About 10,000 years ago the ice melted as a result of the climate becoming warmer.
The water from the melted ice formed lakes in low-lying areas in the Midlands of Ireland.
Plants grew around the edges of the lakes and when they died, they sank and accumulated at the bottom of the lake.
After hundreds of years the dead plants (peat) had filled the whole lake and this is known as a fen.
Types of plants, such as Sphagnum mosses which like these wet and nutrient poor conditions, colonised the surface of the fen and as they died and accumulated, they transformed the fen into a raised bog.
|Fig 2, Greater Sundew
As a result of a dry period in Ireland's climate approx 4,500 years ago trees colonized the bogs but these later died when the climate became wetter. (This explains why we sometimes find trees (such as bog oak and dale) under many metres of peat)
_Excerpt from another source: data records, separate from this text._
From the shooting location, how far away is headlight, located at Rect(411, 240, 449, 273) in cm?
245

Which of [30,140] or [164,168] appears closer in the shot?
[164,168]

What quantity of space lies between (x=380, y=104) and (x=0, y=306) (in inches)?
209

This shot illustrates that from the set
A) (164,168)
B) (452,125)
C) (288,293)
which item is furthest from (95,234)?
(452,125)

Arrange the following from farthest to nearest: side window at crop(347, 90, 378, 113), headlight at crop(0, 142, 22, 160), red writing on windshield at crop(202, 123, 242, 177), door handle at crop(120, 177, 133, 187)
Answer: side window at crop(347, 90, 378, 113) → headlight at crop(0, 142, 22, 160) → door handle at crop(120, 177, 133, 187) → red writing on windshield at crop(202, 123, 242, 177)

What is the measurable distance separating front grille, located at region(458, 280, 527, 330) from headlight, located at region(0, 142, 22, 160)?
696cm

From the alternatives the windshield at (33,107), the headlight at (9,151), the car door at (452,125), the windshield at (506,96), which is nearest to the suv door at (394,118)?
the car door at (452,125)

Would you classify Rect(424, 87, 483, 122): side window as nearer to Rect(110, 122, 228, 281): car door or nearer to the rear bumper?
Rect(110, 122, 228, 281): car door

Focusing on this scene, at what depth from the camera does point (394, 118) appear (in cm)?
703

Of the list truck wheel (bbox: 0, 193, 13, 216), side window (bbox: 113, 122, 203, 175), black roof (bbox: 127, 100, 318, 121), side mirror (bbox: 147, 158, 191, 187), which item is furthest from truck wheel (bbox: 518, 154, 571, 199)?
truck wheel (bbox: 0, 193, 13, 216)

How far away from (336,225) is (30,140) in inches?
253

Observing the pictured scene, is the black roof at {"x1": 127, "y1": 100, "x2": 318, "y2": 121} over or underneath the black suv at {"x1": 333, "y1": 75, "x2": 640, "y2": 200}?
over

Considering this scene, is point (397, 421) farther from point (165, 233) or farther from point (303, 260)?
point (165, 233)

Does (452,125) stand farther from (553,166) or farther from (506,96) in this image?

Over the years as the peat accumulated the centre of the bog grows higher than the surrounding mineral soil - like a dome, and for this reason these bogs became known as a raised bogs.
Raised bogs are fed only by rain water, the sphagnum mosses, which are the peat forming mosses, retain large volumes of water and have water levels generally higher than the local water table They are very acidic and poor in nutrients. The plants and animal that live on our raised bogs are especially adapted to these conditions. Raised bogs consist of domed masses peat which can be up to 15m deep, formed by the accumulation of dead plant material which retain large volumes of water. Due to their waterlogged condition raised bogs hold and preserve archaeological and organic remains. Boglands are a living archive of our past climate, ecology and archaeology.
Bogs act as a carbon store reducing greenhouse gases and “reducing” climate change.
|Fig 3, Raised Bog Pool
with open water
Raised Bogs are rare in the European Union (EU) are becoming increasing scare and under threat in Ireland. Raised bogs have been developing in Ireland for thousands of years and once covered over 310,000 ha. However due to extensive peat harvesting for fuel and horticulture as well as drainage for agriculture and forestry much of the original raised bog habitat has been lost (approx 92%). Only a small percentage of what remains is of conservation value.